**WHAT YOU HAVE TO DO:**
Copy the entries that follow, exactly and completely.

Dataset entries:
# # # # # # #

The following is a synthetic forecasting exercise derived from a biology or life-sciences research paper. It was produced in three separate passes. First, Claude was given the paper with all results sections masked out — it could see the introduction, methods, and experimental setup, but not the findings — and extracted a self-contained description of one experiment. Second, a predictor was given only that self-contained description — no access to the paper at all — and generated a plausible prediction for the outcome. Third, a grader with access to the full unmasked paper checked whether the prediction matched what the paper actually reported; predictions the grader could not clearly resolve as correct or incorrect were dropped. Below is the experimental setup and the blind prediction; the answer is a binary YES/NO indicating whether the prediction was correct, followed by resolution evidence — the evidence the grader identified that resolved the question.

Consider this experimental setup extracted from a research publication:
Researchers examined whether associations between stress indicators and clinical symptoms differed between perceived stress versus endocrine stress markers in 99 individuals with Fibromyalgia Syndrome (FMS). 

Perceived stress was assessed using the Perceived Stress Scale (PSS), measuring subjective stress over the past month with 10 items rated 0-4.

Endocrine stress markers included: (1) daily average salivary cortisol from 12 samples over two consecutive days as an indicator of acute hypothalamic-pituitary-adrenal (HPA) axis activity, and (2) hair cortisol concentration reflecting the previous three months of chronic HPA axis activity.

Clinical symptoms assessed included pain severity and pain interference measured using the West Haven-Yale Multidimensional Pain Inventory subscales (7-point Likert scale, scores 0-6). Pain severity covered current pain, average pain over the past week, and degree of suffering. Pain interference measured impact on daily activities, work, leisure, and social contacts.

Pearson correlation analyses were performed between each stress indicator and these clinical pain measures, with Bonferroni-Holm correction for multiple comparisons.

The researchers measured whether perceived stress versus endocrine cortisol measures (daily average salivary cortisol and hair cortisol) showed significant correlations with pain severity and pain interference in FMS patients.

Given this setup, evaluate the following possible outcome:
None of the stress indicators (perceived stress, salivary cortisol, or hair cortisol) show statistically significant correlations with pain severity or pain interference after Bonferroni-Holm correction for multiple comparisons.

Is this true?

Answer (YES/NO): NO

# # # # # # #

**RESULT FOR THIS EXERCISE:**
The following is a synthetic forecasting exercise derived from a biology or life-sciences research paper. It was produced in three separate passes. First, Claude was given the paper with all results sections masked out — it could see the introduction, methods, and experimental setup, but not the findings — and extracted a self-contained description of one experiment. Second, a predictor was given only that self-contained description — no access to the paper at all — and generated a plausible prediction for the outcome. Third, a grader with access to the full unmasked paper checked whether the prediction matched what the paper actually reported; predictions the grader could not clearly resolve as correct or incorrect were dropped. Below is the experimental setup and the blind prediction; the answer is a binary YES/NO indicating whether the prediction was correct, followed by resolution evidence — the evidence the grader identified that resolved the question.

Consider this experimental setup extracted from a research publication:
Researchers examined whether associations between stress indicators and clinical symptoms differed between perceived stress versus endocrine stress markers in 99 individuals with Fibromyalgia Syndrome (FMS). 

Perceived stress was assessed using the Perceived Stress Scale (PSS), measuring subjective stress over the past month with 10 items rated 0-4.

Endocrine stress markers included: (1) daily average salivary cortisol from 12 samples over two consecutive days as an indicator of acute hypothalamic-pituitary-adrenal (HPA) axis activity, and (2) hair cortisol concentration reflecting the previous three months of chronic HPA axis activity.

Clinical symptoms assessed included pain severity and pain interference measured using the West Haven-Yale Multidimensional Pain Inventory subscales (7-point Likert scale, scores 0-6). Pain severity covered current pain, average pain over the past week, and degree of suffering. Pain interference measured impact on daily activities, work, leisure, and social contacts.

Pearson correlation analyses were performed between each stress indicator and these clinical pain measures, with Bonferroni-Holm correction for multiple comparisons.

The researchers measured whether perceived stress versus endocrine cortisol measures (daily average salivary cortisol and hair cortisol) showed significant correlations with pain severity and pain interference in FMS patients.

Given this setup, evaluate the following possible outcome:
None of the stress indicators (perceived stress, salivary cortisol, or hair cortisol) show statistically significant correlations with pain severity or pain interference after Bonferroni-Holm correction for multiple comparisons.

Is this true?

Answer (YES/NO): NO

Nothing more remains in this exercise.